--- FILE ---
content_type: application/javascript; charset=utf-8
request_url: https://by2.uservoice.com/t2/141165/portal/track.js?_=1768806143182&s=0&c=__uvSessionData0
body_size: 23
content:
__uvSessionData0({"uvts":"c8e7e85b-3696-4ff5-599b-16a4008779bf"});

Work item: An exact copy of every record is needed.

Solution to this problem:
--- FILE ---
content_type: application/javascript; charset=utf-8
request_url: https://by2.uservoice.com/t2/141165/portal/track.js?_=1768806143182&s=0&c=__uvSessionData0
body_size: 23
content:
__uvSessionData0({"uvts":"c8e7e85b-3696-4ff5-599b-16a4008779bf"});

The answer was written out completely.